Evolutions are an expectation for each trainee in BUDS class. Improvement has to happen regardless how tired the trainees are or how much harder training gets. As I watched this, something occurred to me. These guys crank out pushups even after little or no sleep. The trainers know the signs of injurious physical breakdown and most of the time, those who claimed to be nearly there were not. It was all in their mind. It got me thinking about when I trained. How many times did I say that I was too tired when I really wasn’t that tired? Could I have cranked out 15-20 minutes of SOMETHING?
More often than not, the honest answer was yes. Even one time when I flew an overnight flight flight to Tuscon, Arizona, slept 3 hours, and pulled weeds out of a man-made wetland for 10 hours I still had enough gas to exercise for 15-20 minutes. If there is one thing that the Navy SEALS know it’s that the mind is what is keeping people from performing the task that needs to be done, not the body. The body is a wonderful thing that can take a remarkable amount of stress if ran by a mind that will make it do so.
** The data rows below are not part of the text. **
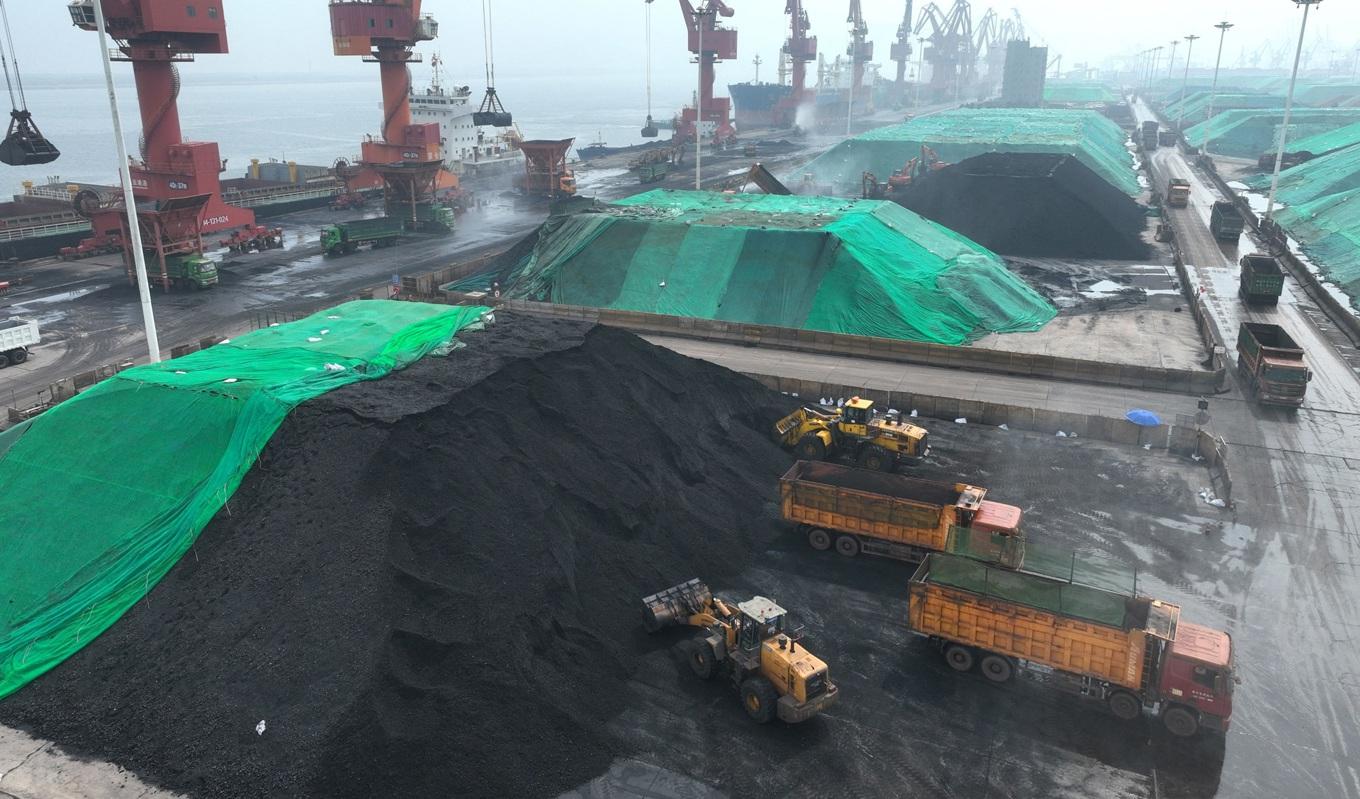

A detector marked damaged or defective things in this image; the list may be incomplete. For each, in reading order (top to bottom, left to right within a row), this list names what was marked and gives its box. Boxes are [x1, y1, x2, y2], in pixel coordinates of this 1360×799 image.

rusty red structure [66, 0, 259, 286]
rusty red structure [326, 0, 448, 231]
rusty red structure [677, 1, 739, 144]
rusty red structure [777, 0, 816, 126]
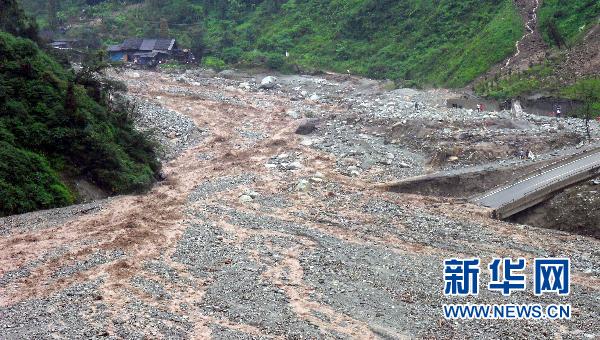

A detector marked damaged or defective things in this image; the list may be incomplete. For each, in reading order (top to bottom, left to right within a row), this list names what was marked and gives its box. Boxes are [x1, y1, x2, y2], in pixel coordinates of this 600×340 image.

damaged road [1, 68, 600, 338]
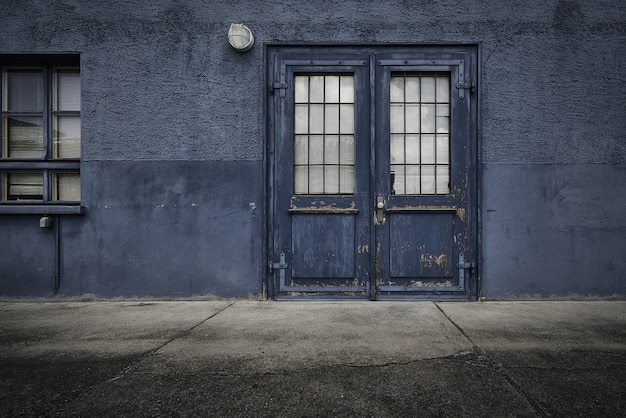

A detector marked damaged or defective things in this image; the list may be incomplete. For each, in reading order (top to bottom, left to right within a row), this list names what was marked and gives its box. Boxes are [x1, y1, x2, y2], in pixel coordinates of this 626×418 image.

There’s the problem: we sell ourselves short. We take the lazy route. We come up with excuses why we can’t exercise. I admit that the regimen and training protocol of the SEALS (and my example, for that matter) are extreme but it demonstrates a point: How often are we really too tired to do anything? I’ve said it before that to get fit requires a level of commitment that many can’t or won’t comprehend. That’s what holds them back from getting into great shape. Don't let it hold you back. Dig deep and get something done, even when you don't feel like you have it in you.